Garbers continued, “They will continue to test us this week. These tests also aren’t mandated but highly recommended so therefore we should have a choice on whether to take the test or not. But they are still forcing us to take the test with the threat of cancelling competition unless we test.” 

“Nothing was mandated but it was enforced as so with the threat of keeping players and staff out of competition until we tested and the same is for this week. We have worked too hard to have someone take this all away from us, it is wrong. We deserve answers and transparent communication.”

Action Network football correspondent Brett McMurphy replied, pointing out that Garbers “was among 24 players & 5 coaches unable to participate last week at Arizona because of Berkeley COVID protocols.”

Sacramento Bee reporter Joe Davidson noted that Garbers “and a host of other Bears players & coaches were COVID scratches at Arizona, a loss that halted Arizona’s 20-game losing streak.”

CBS Sports and Sirius XM Radio host Danny Kannel revealed, “What is happening at Cal football needs to be covered nationally. Despite being 99% vaccinated as a team they had 24 players and 12 coaches held out of their last game due to Covid protocols. It could cost them another game. The protocols are strictest in country.”

Cal Defensive Lineman Luc Bequette stated that the team was threatened with arrest unless they complied, “UHS told us we could be arrested for refusing to test as vaccinated individuals with no symptoms.” 

Bequette quipped, “If I understand correctly, I can go to San Francisco, steal a bunch of items in a Walgreens, and not be arrested. However, if I refuse a test in Berkeley, I can be…”

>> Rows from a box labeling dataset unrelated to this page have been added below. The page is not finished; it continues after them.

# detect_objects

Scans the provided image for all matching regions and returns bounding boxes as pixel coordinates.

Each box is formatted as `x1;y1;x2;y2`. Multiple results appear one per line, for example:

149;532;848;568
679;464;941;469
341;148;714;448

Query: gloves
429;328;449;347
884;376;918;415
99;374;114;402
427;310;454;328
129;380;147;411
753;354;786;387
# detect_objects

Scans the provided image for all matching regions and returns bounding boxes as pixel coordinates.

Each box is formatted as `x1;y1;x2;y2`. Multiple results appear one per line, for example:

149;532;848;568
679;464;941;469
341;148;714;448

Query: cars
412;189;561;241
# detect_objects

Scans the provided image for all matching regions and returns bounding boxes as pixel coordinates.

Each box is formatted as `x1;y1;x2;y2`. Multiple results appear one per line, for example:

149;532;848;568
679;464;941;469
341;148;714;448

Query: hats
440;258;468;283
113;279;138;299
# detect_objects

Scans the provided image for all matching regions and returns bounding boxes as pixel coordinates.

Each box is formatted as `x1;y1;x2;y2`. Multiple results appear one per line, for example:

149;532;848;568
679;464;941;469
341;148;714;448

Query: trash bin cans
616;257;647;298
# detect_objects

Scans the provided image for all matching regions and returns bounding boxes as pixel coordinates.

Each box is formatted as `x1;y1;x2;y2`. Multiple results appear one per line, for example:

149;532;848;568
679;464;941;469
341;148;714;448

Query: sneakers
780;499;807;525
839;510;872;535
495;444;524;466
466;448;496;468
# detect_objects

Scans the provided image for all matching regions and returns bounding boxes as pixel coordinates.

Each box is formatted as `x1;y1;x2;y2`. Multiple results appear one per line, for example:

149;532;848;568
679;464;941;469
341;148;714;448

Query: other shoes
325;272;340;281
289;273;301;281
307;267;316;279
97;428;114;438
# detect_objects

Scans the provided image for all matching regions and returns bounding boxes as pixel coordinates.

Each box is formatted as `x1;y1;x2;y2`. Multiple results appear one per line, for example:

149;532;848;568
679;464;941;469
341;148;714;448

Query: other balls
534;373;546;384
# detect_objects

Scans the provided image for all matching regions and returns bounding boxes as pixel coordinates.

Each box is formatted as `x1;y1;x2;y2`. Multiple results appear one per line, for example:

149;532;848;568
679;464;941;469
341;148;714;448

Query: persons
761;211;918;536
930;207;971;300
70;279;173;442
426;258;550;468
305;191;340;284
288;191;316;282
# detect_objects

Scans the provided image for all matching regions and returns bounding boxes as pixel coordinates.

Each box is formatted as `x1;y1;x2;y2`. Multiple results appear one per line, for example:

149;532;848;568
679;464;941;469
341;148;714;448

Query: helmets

Spokesperson for Berkeley Public Health, Matthai Chakko, pinned the blame on the team in comments given to the San Francisco Chronicle while responding to the team’s misgivings that the 44 positive PCR tests “emerged in an environment of ongoing failure to abide by public health measures.”

Chakko was paraphrased as stating that “people in the program did not get tested when sick, stay home when sick or wear masks indoors.”

Cal Athletic Director Jim Knowlton took his players’ backs when he said, “I applaud our student-athletes for being vocal and wanting to know what’s going on,” but used the opportunity as a platform to bolster vaccine hysteria when he said that the only two unvaccinated members of the team’s 117 staff and personnel roster “have COVID.”